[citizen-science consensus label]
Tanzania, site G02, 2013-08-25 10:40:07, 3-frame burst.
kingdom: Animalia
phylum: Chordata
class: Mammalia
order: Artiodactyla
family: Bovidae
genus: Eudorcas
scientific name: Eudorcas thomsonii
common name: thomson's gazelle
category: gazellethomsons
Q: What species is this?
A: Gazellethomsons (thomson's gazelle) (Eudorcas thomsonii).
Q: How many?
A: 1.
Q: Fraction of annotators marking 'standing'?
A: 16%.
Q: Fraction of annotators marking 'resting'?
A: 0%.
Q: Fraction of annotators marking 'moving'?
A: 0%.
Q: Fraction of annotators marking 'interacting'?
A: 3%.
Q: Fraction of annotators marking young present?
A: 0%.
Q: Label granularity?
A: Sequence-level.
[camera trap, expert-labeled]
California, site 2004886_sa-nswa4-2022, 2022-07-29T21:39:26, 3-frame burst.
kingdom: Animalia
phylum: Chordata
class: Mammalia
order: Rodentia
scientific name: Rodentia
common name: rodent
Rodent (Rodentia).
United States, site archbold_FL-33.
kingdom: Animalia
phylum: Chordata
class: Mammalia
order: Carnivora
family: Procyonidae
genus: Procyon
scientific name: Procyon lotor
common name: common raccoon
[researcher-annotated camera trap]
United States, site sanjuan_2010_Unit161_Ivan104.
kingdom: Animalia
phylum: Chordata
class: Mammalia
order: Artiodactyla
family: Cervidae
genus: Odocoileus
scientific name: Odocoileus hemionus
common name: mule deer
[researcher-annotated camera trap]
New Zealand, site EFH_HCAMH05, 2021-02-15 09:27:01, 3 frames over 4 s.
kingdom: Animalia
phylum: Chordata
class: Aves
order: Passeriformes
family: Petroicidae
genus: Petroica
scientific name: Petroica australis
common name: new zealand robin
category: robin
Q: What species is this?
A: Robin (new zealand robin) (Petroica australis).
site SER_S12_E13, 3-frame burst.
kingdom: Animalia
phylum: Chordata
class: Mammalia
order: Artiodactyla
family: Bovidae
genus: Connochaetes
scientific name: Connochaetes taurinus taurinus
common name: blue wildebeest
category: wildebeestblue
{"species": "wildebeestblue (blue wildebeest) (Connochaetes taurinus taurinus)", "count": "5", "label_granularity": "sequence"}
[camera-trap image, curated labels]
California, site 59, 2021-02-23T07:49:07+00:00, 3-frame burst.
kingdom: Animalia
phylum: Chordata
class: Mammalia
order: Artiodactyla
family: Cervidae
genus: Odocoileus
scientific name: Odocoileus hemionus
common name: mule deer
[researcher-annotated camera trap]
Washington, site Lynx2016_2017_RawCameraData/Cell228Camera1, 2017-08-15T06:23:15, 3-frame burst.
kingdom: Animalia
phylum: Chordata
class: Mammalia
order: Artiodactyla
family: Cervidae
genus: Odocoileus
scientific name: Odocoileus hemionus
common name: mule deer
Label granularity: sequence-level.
==*==
§ Problem requirements
Look through the material above for the string "burst" and copy each line that has it.

§ Task solution
Tanzania, site G02, 2013-08-25 10:40:07, 3-frame burst.
California, site 2004886_sa-nswa4-2022, 2022-07-29T21:39:26, 3-frame burst.
site SER_S12_E13, 3-frame burst.
California, site 59, 2021-02-23T07:49:07+00:00, 3-frame burst.
Washington, site Lynx2016_2017_RawCameraData/Cell228Camera1, 2017-08-15T06:23:15, 3-frame burst.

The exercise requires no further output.